| ================================= |
| Allocation for Partitioned Ganeti |
| ================================= |
| |
| .. contents:: :depth: 4 |
| |
| |
| Current state and shortcomings |
| ============================== |
| |
| The introduction of :doc:`design-partitioned` allowed to |
| dedicate resources, in particular storage, exclusively to |
| an instance. The advantage is that such instances have |
| guaranteed latency that is not affected by other |
| instances. Typically, those instances are created once |
| and never moved. Also, typically large chunks (full, half, |
| or quarter) of a node are handed out to individual |
| partitioned instances. |
| |
| Ganeti's allocation strategy is to keep the cluster as |
| balanced as possible. In particular, as long as empty nodes |
| are available, new instances, regardless of their size, |
| will be placed there. Therefore, if a couple of small |
| instances are placed on the cluster first, it will no longer |
| be possible to place a big instance on the cluster despite |
| the total usage of the cluster being low. |
| |
| |
| Proposed changes |
| ================ |
| |
| We propose to change the allocation strategy of hail for |
| node groups that have the ``exclusive_storage`` flag set, |
| as detailed below; nothing will be changed for non-exclusive |
| node groups.

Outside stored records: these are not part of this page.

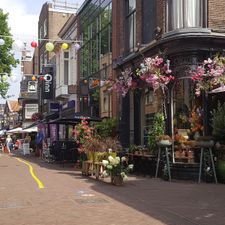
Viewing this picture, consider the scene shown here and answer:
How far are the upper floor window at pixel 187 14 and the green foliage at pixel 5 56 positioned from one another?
953 inches

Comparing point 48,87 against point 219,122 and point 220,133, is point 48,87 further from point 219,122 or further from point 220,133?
point 219,122

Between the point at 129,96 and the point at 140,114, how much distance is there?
52.8 inches

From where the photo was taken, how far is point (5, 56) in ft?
128

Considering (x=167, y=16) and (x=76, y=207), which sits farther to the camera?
(x=167, y=16)

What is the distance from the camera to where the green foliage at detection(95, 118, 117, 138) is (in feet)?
70.9

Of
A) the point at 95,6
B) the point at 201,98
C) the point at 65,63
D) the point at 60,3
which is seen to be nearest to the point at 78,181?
the point at 201,98

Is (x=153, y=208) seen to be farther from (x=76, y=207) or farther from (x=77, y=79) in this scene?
(x=77, y=79)

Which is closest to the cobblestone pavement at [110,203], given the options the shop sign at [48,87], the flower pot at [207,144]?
the flower pot at [207,144]

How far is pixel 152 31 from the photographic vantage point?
62.5 ft

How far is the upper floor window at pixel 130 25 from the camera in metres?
21.6

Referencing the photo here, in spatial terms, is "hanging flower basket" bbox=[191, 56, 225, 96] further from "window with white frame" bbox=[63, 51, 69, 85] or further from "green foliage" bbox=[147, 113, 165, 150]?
"window with white frame" bbox=[63, 51, 69, 85]

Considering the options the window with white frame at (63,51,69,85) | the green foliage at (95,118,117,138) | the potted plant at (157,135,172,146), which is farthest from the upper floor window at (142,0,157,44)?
the window with white frame at (63,51,69,85)

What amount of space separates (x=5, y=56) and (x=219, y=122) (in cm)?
2789

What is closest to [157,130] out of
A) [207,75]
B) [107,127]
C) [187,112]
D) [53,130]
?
[187,112]
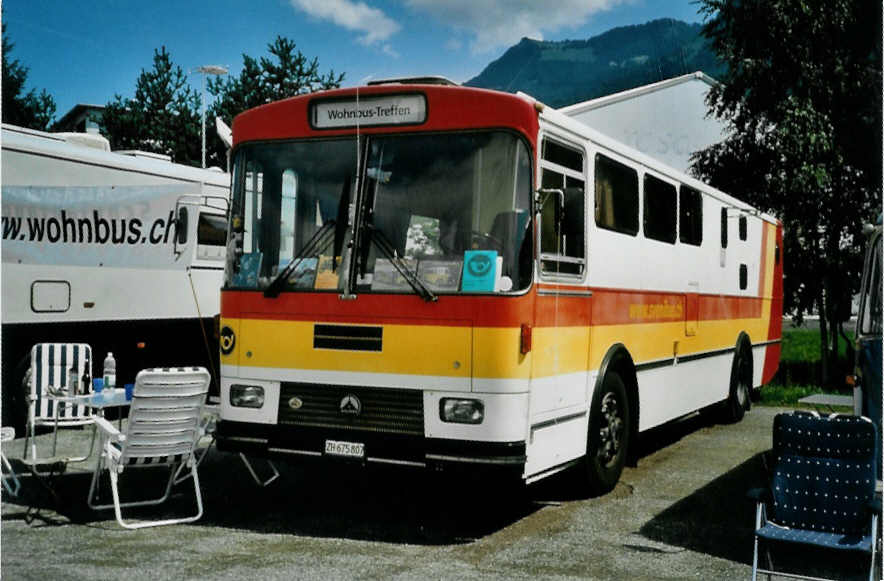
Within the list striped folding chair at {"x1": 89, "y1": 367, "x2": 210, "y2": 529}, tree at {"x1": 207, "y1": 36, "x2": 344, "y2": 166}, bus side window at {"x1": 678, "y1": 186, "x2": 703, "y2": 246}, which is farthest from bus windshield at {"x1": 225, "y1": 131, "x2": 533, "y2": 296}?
tree at {"x1": 207, "y1": 36, "x2": 344, "y2": 166}

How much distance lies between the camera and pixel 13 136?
1111 cm

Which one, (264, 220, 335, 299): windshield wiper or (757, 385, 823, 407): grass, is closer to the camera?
(264, 220, 335, 299): windshield wiper

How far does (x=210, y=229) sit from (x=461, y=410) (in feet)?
24.3

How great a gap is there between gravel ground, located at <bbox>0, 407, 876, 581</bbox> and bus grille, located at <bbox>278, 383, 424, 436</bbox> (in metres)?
0.33

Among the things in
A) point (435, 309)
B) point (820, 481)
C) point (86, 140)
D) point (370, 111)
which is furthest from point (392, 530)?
point (86, 140)

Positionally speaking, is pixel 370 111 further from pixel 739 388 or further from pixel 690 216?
pixel 739 388

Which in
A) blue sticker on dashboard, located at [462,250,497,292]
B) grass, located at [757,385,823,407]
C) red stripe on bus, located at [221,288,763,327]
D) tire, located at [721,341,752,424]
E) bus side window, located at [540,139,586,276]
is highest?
bus side window, located at [540,139,586,276]

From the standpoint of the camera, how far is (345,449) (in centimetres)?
714

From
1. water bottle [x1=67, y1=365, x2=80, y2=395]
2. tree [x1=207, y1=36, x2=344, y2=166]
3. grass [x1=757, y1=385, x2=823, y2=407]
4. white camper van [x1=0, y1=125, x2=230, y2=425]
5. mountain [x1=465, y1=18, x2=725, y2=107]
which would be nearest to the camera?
water bottle [x1=67, y1=365, x2=80, y2=395]

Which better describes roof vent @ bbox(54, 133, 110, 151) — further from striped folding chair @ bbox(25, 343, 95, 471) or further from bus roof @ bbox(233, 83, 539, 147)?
bus roof @ bbox(233, 83, 539, 147)

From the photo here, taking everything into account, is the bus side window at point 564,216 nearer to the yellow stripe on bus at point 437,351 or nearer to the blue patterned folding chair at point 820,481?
the yellow stripe on bus at point 437,351

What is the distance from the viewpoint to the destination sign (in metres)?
7.30

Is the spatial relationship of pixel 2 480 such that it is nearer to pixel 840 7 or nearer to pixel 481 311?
pixel 481 311

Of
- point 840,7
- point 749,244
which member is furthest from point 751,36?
point 749,244
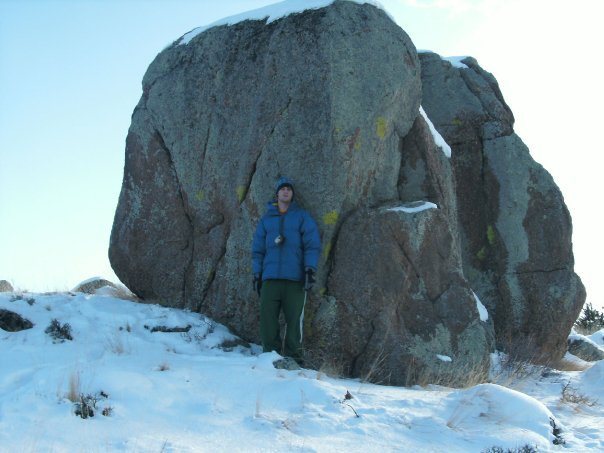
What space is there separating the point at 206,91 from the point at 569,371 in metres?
7.76

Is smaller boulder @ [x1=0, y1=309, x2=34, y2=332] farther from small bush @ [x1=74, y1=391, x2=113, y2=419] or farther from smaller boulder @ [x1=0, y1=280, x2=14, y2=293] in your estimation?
smaller boulder @ [x1=0, y1=280, x2=14, y2=293]

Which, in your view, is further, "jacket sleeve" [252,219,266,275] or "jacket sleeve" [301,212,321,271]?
"jacket sleeve" [252,219,266,275]

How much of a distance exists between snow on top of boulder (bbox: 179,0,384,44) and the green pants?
162 inches

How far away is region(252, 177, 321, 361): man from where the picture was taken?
8.17m

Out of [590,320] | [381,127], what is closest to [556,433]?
[381,127]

The new strategy will try to keep the cluster |
| as available for new instances as possible. |
| |
| Dedicated Allocation Metric |
| --------------------------- |
| |
| The instance policy is a set of intervals in which the resources |
| of the instance have to be. Typical choices for dedicated clusters |
| have disjoint intervals with the same monotonicity in every dimension. |
| In this case, the order is obvious. In order to make it well-defined |
| in every case, we specify that we sort the intervals by the lower |
| bound of the disk size. This is motivated by the fact that disk is |
| the most critical aspect of partitioned Ganeti. |
| |
| For a node the *allocation vector* is the vector of, for each |
| instance policy interval in decreasing order, the number of |
| instances minimally compliant with that interval that still |
| can be placed on that node. For the drbd template, it is assumed |
| that all newly placed instances have new secondaries. |
| |
| The *lost-allocations vector* for an instance on a node is the |
| difference of the allocation vectors for that node before and |
| after placing that instance on that node. Lost-allocation vectors |
| are ordered lexicographically, i.e., a loss of an allocation |
| larger instance size dominates loss of allocations of smaller |
| instance sizes. |
| |
| If allocating in a node group with ``exclusive_storage`` set |
| to true, hail will try to minimise the pair of the lost-allocations |
| vector and the remaining disk space on the node afer, ordered |
| lexicographically. |
| |
| Example |
| ------- |
| |
| Consider the already mentioned scenario were only full, half, and quarter |
| nodes are given to instances. Here, for the placement of a |
| quarter-node--sized instance we would prefer a three-quarter-filled node (lost |
| allocations: 0, 0, 1 and no left overs) over a quarter-filled node (lost |
| allocations: 0, 0, 1 and half a node left over) |
| over a half-filled node (lost allocations: 0, 1, 1) over an empty |
| node (lost allocations: 1, 1, 1). A half-node sized instance, however, |
| would prefer a half-filled node (lost allocations: 0, 1, 2 and no left-overs) |
| over a quarter-filled node (lost allocations: 0, 1, 2 and a quarter node left |
| over) over an empty node (lost allocations: 1, 1, 2). |
| |
| Note that the presence of additional policy intervals affects the preferences |
| of instances of other sizes as well. This is by design, as additional available |
| instance sizes make additional remaining node sizes attractive. If, in the |
| given example, we would also allow three-quarter-node--sized instances, for |
| a quarter-node--sized instance it would now be better to be placed on a |
| half-full node (lost allocations: 0, 0, 1, 1) than on a quarter-filled |
| node (lost allocations: 0, 1, 0, 1). |